Oil prices could return to the $100 per barrel mark in the second half of 2023 on the back of rising Chinese demand and expected limited additional supply, Afshin Javan, Iran’s OPEC representative, told Reuters on Wednesday.
Iran is exempted from the OPEC+ production cuts and quotas due to the U.S. sanctions on its oil industry and exports.
OPEC and OPEC+ did a fine job when they decided at the end of last year to reduce the collective target output, Javan said.
OPEC+ decided to cut the target by 2 million barrels per day (bpd) from November 2022 to December 2023 or until they decide otherwise. Yet, the actual cut is estimated to have been around 1 million bpd. OPEC and the OPEC+ group, which includes Russia and a dozen other non-OPEC producers, are pumping crude oil at levels well below the collective target OPEC+ set as of November 2022.
“Why OPEC did it was because it was not very optimistic about the demand side,” Iran’s Javan said on the sidelines of an energy forum in India, commenting on the OPEC+ decision from October 2022 to reduce target oil production.

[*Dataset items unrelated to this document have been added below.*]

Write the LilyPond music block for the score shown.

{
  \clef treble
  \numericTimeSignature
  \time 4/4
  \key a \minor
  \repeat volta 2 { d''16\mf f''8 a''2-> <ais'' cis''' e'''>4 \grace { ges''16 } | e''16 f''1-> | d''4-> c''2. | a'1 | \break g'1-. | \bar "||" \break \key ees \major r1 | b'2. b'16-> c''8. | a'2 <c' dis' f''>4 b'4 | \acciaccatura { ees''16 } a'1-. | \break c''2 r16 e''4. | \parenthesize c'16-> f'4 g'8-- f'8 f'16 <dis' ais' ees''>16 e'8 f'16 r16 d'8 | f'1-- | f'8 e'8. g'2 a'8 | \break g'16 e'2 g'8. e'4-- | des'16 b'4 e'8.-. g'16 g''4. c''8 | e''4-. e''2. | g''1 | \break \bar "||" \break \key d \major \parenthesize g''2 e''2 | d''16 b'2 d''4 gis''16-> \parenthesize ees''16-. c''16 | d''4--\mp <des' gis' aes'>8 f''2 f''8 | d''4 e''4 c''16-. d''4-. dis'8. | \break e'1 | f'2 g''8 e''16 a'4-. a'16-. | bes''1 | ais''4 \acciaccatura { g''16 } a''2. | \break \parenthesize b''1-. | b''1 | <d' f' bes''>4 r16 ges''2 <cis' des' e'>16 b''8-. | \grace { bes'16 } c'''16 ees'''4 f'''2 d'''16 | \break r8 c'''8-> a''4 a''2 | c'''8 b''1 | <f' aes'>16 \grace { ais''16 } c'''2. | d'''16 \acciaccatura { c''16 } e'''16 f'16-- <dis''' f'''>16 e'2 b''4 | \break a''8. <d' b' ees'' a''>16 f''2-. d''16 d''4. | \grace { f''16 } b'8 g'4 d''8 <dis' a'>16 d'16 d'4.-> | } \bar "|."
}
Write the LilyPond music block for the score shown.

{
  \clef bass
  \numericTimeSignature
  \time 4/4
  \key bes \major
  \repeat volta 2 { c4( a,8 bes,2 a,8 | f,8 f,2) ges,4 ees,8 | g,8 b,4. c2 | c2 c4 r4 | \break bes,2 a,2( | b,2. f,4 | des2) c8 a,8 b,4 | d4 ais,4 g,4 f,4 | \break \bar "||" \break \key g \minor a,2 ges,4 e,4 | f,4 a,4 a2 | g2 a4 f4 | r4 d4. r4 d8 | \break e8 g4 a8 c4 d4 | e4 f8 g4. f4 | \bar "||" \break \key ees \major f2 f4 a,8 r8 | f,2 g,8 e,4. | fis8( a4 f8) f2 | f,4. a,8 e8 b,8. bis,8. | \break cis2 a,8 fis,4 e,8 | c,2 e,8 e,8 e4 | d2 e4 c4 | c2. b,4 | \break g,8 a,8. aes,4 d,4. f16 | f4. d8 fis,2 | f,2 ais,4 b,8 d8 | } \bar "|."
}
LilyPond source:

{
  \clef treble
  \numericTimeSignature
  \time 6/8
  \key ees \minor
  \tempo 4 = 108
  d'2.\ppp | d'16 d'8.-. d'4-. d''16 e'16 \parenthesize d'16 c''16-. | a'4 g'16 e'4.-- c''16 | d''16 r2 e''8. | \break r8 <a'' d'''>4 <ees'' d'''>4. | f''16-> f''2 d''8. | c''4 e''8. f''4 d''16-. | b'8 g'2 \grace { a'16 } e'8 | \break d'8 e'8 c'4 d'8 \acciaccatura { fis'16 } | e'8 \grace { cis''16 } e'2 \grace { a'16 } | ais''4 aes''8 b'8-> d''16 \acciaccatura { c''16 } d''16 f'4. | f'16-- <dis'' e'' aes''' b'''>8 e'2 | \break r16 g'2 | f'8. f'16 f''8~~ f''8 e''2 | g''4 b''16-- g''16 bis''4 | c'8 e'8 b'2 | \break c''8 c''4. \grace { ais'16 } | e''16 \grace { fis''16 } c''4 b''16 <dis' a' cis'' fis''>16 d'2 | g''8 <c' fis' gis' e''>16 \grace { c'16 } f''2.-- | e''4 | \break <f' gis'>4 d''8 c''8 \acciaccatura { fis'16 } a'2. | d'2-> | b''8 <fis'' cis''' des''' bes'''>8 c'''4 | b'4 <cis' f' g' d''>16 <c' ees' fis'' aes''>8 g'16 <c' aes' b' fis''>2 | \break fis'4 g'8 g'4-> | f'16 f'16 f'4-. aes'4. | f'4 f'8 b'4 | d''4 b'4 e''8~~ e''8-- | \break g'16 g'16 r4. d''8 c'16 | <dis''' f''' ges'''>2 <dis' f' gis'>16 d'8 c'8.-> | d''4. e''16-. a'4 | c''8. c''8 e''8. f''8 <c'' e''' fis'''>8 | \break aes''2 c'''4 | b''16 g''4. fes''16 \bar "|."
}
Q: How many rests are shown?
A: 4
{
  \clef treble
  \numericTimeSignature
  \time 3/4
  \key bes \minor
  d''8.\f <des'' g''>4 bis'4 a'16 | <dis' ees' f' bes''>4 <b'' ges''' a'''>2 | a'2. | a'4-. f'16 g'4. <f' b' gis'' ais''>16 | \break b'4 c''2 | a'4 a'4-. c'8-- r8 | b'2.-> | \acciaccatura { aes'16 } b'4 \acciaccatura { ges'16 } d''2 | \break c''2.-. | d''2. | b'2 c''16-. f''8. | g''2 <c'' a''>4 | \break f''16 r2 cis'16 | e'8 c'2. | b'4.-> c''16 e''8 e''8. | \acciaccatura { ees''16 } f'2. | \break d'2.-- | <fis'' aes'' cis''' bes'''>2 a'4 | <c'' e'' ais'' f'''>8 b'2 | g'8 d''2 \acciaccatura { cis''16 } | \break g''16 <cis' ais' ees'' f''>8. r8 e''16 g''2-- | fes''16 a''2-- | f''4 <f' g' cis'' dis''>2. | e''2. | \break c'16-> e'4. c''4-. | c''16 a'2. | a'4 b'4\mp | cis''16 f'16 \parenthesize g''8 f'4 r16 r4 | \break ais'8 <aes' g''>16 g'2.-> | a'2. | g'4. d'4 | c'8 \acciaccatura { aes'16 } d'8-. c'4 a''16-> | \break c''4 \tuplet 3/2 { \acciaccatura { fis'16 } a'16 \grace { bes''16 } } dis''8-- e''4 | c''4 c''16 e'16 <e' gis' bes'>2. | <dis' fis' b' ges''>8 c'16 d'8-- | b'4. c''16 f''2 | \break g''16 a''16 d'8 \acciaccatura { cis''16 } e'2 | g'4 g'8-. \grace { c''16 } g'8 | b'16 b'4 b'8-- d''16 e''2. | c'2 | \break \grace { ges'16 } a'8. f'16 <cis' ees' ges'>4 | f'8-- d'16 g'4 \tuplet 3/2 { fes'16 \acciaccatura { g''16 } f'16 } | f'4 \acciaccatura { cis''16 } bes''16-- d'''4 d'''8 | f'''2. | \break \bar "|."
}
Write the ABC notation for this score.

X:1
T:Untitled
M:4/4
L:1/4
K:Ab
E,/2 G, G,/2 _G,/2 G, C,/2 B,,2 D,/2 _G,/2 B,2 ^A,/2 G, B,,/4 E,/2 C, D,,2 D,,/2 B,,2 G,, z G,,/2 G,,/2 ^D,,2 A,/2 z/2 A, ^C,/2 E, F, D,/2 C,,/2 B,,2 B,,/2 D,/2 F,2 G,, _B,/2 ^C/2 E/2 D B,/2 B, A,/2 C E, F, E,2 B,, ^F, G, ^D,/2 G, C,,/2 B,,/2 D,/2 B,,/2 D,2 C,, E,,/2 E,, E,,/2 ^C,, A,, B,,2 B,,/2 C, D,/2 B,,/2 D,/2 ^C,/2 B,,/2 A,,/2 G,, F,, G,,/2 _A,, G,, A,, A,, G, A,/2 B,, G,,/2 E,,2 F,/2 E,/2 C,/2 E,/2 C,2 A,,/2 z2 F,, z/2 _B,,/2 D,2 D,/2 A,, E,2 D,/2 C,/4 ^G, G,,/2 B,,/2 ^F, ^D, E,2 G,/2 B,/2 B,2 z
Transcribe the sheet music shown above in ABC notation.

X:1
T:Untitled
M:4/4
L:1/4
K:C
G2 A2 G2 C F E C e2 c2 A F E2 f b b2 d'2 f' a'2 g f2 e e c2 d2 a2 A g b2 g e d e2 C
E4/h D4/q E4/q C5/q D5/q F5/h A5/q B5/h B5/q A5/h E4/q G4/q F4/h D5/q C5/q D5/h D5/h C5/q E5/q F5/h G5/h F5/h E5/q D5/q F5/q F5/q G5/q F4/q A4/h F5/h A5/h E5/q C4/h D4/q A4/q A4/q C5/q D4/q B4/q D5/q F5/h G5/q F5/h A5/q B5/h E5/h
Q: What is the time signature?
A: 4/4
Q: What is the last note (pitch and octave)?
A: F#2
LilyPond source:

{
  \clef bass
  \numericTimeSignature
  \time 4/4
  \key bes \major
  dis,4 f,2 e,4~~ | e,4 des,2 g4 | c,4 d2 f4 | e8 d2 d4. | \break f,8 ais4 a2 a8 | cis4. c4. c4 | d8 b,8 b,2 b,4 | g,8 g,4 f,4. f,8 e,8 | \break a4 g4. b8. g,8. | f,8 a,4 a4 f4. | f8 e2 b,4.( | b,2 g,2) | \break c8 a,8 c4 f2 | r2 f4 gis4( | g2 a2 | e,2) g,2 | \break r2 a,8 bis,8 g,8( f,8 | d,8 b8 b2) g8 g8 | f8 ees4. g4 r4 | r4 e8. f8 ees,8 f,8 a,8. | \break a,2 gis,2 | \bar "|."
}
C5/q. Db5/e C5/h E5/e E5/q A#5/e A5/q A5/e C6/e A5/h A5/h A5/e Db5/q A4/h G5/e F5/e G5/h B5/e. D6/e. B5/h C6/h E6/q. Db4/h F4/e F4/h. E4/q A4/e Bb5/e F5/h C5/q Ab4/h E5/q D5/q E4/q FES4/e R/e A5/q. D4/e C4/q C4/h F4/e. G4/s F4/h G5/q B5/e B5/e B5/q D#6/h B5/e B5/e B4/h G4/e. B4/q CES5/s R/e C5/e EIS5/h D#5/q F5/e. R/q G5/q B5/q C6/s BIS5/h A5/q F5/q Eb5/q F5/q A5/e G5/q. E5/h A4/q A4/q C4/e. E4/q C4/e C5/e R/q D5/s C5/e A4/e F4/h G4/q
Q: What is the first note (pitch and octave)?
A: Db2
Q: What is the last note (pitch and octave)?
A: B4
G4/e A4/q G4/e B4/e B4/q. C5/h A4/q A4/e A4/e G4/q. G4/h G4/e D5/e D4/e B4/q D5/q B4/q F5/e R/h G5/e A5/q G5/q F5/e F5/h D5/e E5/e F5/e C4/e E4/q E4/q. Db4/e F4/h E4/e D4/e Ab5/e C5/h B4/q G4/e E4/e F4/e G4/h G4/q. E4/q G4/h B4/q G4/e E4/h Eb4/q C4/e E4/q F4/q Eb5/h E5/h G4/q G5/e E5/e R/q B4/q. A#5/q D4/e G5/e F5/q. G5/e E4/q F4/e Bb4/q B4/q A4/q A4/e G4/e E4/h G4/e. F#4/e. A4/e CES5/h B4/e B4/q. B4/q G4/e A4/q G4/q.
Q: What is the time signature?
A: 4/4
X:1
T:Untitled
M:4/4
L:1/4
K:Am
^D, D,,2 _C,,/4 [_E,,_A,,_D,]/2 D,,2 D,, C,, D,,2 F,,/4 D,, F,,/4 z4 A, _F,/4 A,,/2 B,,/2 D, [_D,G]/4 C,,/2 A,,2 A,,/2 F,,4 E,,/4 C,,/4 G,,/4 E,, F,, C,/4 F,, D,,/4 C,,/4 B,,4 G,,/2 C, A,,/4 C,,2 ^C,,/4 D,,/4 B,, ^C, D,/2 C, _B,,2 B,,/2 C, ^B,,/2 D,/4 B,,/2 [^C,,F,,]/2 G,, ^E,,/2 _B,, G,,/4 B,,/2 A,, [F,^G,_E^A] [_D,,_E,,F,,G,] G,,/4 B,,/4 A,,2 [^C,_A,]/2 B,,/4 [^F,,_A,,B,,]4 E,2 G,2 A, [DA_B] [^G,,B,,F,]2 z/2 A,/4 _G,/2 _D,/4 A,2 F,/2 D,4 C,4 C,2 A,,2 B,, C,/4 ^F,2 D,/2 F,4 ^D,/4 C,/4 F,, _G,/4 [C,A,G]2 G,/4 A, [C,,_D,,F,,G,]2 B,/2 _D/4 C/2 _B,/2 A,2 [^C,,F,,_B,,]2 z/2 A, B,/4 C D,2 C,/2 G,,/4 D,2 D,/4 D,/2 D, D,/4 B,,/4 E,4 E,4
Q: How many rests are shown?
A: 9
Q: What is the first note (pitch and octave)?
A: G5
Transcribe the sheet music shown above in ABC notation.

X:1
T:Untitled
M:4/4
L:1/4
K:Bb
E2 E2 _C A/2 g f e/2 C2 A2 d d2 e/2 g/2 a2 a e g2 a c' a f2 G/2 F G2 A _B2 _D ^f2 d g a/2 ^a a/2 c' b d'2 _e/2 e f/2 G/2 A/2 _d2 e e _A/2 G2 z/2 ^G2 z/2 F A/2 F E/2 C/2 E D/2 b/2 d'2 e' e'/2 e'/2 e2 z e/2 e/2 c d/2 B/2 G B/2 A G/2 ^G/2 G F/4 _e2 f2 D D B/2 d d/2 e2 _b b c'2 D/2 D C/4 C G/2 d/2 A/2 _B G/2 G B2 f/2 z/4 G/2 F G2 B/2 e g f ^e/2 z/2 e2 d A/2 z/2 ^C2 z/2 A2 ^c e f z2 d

Last week, the OPEC+ panel recommending policy actions, the Joint Ministerial Monitoring Committee (JMMC), decided that the group should keep production targets and quotas unchanged in a widely-expected move considering the uncertainties in both supply and demand.
Now the Chinese reopening will drive up oil demand this year and tighten the market again, Javan said.
In a sign that OPEC’s heavyweights expect a rebound in Chinese demand, Saudi Arabia, the world’s top crude oil exporter, unexpectedly raised earlier this week the official selling price (OSP) of its flagship crude going to Asia in March. The hike was the first in six months, likely reflecting Saudi expectations that demand in Asia will be rising from the second quarter onwards.